— begin EXTRACT TO READ —
# Empirical Project 5

---
**Download the code**

To download the code used in this project as a notebook that can be run in Visual Studio Code or Google Colab, right click [here]() and select 'Save Link As', then save it as a `.ipynb` file.

Don’t forget to also download the data into your working directory by following the steps in this project.

---

## Getting started in Python

For this project, you will need the following packages:

- **pandas** for data analysis
- **matplotlib** for data visualisation
- **numpy** for numerical methods

You'll also be using the **warnings** and **pathblib** packages, but these come built-in with Python.

Remember, you can install packages in Visual Studio Code's integrated terminal (click "View > Terminal") by running `conda install packagename` (if using the Anaconda distribution of Python) or `pip install packagename` if not.
— end EXTRACT TO READ —
— begin DATA PROVIDED —
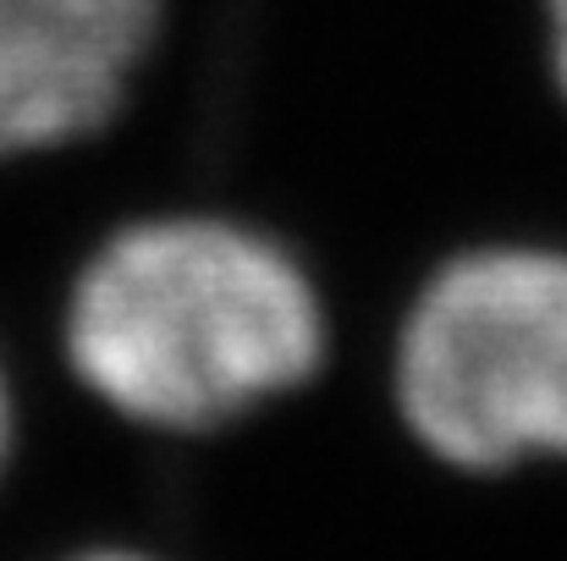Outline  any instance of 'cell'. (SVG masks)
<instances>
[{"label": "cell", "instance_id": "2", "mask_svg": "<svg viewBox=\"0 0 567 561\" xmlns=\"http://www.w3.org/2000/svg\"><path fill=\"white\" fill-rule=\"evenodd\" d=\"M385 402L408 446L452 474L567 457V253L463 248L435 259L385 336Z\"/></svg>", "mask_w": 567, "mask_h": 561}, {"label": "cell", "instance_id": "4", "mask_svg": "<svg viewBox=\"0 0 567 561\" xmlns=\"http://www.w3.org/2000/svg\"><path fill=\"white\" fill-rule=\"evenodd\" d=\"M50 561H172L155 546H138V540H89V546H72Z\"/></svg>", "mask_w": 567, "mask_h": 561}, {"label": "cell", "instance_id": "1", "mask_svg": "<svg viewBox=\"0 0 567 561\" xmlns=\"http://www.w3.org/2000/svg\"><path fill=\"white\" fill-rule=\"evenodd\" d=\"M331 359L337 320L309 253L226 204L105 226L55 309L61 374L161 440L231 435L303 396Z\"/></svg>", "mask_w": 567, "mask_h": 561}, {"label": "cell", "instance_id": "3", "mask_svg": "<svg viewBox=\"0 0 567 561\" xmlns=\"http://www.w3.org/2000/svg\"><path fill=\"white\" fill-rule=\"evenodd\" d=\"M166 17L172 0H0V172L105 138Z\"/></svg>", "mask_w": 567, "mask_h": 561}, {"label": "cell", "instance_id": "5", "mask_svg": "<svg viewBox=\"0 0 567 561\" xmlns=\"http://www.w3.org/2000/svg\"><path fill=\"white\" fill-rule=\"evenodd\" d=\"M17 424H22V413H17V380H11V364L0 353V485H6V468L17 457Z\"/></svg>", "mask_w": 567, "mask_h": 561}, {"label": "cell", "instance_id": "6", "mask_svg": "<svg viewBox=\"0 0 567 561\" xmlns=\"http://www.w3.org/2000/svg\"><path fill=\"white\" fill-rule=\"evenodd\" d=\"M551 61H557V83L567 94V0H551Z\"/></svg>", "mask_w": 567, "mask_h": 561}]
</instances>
— end DATA PROVIDED —
* WORK REQUIRED *
Please say which command the Python setup page above gives for installing a package when using the Anaconda distribution.

* OUTPUT FOR THIS TASK *
`conda install packagename`